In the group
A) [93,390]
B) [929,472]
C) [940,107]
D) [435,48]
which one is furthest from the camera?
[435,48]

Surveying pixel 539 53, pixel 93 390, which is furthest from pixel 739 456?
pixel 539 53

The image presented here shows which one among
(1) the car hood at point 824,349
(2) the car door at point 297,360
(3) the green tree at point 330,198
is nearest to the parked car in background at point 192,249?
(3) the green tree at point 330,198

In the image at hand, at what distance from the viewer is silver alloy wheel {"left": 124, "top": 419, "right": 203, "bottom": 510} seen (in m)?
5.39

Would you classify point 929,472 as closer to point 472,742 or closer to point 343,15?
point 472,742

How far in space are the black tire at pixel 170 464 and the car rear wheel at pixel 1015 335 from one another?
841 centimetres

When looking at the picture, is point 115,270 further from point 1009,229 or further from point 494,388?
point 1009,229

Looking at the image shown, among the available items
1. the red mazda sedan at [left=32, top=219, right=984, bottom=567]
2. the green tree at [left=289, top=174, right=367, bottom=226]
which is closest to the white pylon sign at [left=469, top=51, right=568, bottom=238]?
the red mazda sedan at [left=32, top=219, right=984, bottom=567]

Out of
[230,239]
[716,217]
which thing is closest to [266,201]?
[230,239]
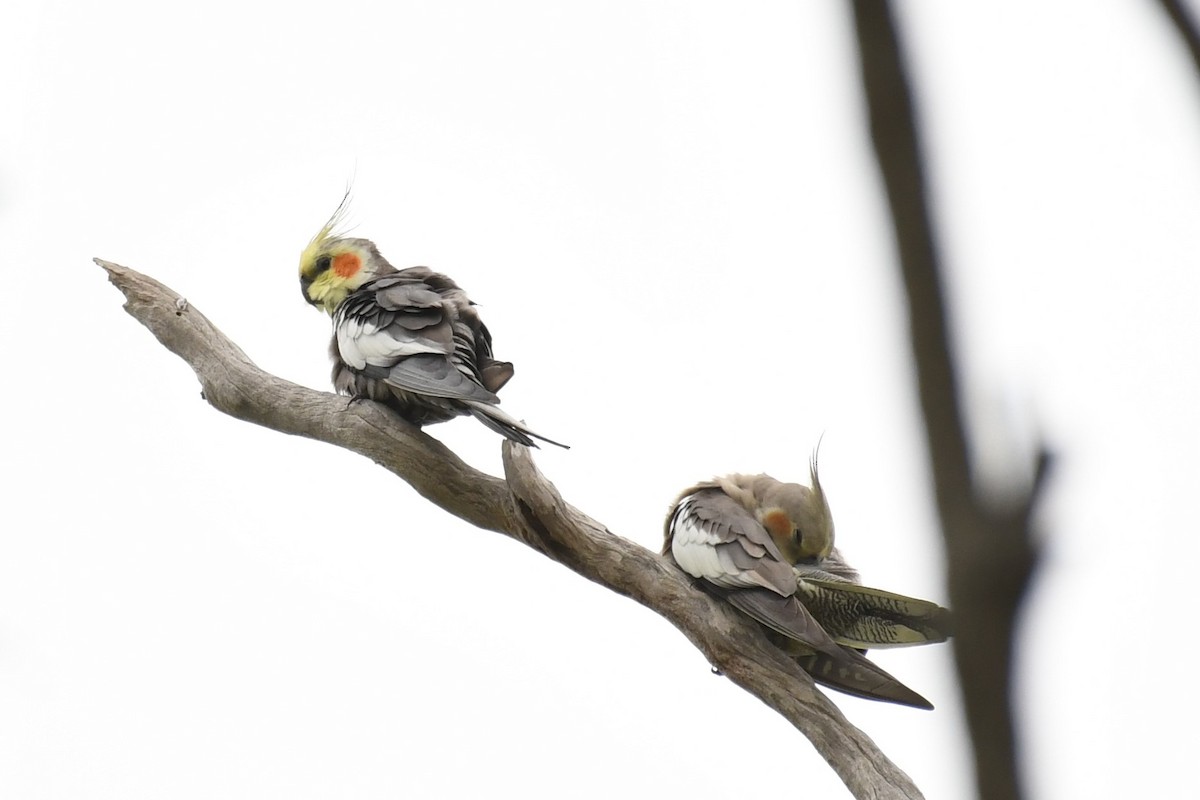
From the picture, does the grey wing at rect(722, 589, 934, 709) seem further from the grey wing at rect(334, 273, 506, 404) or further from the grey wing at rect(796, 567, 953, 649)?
the grey wing at rect(334, 273, 506, 404)

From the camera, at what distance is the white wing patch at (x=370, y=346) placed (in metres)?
3.25

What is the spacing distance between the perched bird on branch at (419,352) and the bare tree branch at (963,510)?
242 cm

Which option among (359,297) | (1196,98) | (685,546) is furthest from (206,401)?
(1196,98)

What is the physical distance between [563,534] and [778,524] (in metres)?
0.65

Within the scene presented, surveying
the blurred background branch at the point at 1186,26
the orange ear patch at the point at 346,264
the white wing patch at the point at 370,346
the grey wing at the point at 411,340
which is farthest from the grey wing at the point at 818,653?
the blurred background branch at the point at 1186,26

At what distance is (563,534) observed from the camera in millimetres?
3180

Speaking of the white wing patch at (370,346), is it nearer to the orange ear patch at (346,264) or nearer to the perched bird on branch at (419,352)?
the perched bird on branch at (419,352)

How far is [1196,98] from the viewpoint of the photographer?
66 centimetres

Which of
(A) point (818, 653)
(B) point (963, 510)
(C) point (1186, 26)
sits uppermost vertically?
(A) point (818, 653)

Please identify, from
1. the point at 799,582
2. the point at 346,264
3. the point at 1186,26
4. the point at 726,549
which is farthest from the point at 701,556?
the point at 1186,26

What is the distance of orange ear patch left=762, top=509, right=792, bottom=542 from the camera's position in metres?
3.37

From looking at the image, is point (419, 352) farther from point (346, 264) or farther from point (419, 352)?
point (346, 264)

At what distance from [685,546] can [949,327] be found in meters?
2.80

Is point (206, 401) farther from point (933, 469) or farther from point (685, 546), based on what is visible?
point (933, 469)
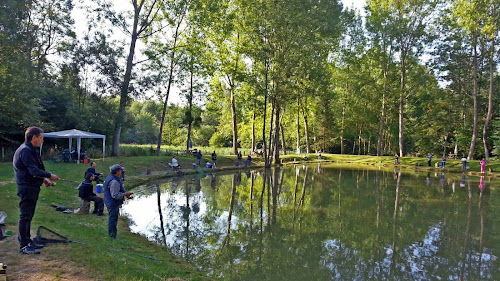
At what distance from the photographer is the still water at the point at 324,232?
6.67 metres

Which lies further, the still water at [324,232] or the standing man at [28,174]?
the still water at [324,232]

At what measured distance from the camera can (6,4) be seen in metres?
16.1

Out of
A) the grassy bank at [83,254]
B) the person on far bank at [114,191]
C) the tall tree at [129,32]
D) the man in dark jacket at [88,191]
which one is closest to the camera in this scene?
the grassy bank at [83,254]

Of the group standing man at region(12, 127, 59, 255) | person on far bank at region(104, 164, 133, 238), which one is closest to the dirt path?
standing man at region(12, 127, 59, 255)

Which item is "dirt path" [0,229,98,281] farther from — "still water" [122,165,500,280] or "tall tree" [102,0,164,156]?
"tall tree" [102,0,164,156]

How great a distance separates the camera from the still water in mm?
6672

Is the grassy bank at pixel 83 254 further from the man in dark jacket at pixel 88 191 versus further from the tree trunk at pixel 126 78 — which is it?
the tree trunk at pixel 126 78

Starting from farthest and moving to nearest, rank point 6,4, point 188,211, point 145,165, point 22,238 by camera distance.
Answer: point 145,165, point 6,4, point 188,211, point 22,238

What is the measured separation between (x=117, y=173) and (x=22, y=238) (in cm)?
194

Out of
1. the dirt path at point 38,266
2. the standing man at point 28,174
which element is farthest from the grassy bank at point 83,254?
the standing man at point 28,174

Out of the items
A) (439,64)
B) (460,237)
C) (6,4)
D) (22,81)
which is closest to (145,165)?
(22,81)

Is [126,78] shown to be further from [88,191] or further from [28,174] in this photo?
[28,174]

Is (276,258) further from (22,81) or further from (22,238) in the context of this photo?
(22,81)

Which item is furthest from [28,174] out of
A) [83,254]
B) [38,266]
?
[83,254]
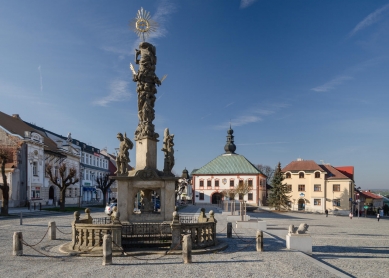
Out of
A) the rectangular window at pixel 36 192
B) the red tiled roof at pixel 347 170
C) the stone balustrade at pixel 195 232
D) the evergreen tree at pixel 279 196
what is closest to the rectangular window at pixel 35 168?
the rectangular window at pixel 36 192

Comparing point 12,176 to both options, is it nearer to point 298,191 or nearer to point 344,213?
point 298,191

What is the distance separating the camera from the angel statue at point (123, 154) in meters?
14.1

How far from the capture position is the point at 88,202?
62.6 m

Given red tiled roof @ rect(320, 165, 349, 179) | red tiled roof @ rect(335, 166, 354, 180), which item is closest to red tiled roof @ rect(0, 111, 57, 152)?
red tiled roof @ rect(320, 165, 349, 179)

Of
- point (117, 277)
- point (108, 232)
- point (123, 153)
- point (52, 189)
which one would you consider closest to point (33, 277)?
point (117, 277)

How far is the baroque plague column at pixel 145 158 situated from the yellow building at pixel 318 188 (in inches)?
1812

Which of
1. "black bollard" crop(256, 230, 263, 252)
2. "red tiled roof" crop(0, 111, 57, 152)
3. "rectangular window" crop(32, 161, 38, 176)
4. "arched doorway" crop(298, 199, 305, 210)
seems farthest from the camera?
"arched doorway" crop(298, 199, 305, 210)

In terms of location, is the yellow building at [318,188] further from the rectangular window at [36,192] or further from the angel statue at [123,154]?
the angel statue at [123,154]

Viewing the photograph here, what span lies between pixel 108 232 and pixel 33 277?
126 inches

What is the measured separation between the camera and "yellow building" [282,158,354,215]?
178 ft

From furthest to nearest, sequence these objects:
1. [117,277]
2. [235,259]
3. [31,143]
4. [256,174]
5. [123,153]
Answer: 1. [256,174]
2. [31,143]
3. [123,153]
4. [235,259]
5. [117,277]

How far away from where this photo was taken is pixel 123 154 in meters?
14.3

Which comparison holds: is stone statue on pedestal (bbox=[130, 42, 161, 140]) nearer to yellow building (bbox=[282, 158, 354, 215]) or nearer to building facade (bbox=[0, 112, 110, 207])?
building facade (bbox=[0, 112, 110, 207])

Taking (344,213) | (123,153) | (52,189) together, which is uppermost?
(123,153)
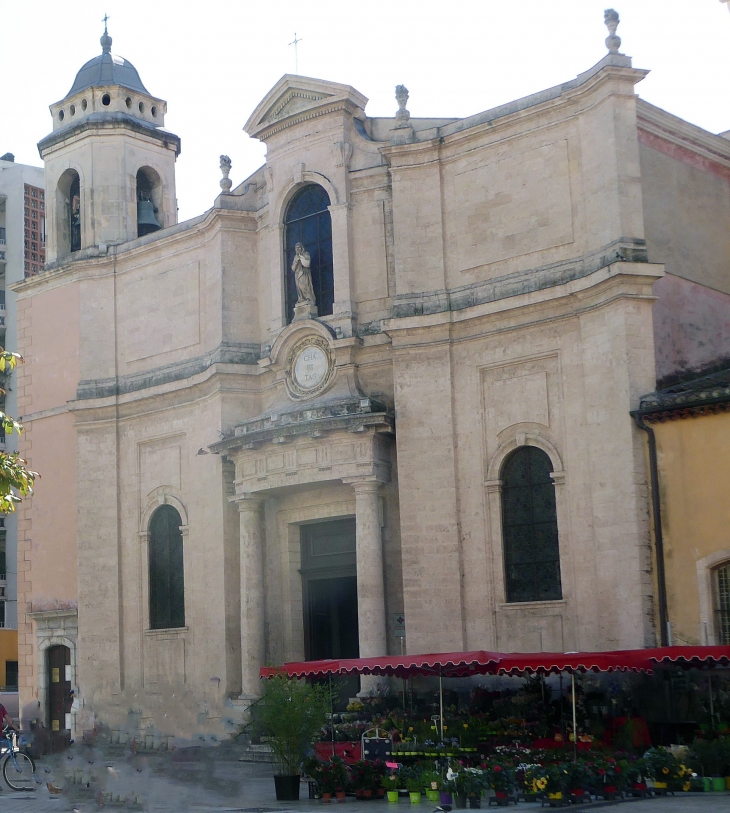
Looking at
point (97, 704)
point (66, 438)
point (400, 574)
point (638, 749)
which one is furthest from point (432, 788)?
point (66, 438)

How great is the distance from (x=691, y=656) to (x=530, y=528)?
6.86m

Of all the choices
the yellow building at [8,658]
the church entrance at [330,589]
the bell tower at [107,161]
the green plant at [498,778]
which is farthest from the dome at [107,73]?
the yellow building at [8,658]

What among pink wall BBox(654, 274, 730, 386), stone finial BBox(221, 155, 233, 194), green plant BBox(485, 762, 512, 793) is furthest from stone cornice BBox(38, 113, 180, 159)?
green plant BBox(485, 762, 512, 793)

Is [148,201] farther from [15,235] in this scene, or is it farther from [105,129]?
[15,235]

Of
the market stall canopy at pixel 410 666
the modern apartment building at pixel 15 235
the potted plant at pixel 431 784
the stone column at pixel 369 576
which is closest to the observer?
the potted plant at pixel 431 784

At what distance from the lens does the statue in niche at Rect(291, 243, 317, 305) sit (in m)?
29.9

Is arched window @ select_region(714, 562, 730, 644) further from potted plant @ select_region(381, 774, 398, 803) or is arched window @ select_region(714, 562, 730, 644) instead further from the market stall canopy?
potted plant @ select_region(381, 774, 398, 803)

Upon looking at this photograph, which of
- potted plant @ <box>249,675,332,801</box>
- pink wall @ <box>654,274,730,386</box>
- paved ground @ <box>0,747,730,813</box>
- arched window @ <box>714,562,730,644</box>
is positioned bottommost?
paved ground @ <box>0,747,730,813</box>

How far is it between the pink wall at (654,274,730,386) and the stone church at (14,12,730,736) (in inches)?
3.3

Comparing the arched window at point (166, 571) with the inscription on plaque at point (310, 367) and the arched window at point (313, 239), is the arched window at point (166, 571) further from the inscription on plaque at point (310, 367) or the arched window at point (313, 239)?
--
**WHAT IS BEING ASKED**
Exactly reproduce the lines from the one containing "Upon looking at this photograph, which of" through the end of the records, and only those lines.

**THE RESPONSE**
Upon looking at this photograph, which of
- potted plant @ <box>249,675,332,801</box>
- pink wall @ <box>654,274,730,386</box>
- paved ground @ <box>0,747,730,813</box>
- arched window @ <box>714,562,730,644</box>
is positioned bottommost?
paved ground @ <box>0,747,730,813</box>

How far is it between the pink wall at (654,274,730,386) and the stone church at (14,12,730,736) (in inches)?
3.3

Comparing the arched window at point (166, 571) with the inscription on plaque at point (310, 367) and the arched window at point (313, 239), is the arched window at point (166, 571) further from the inscription on plaque at point (310, 367) or the arched window at point (313, 239)?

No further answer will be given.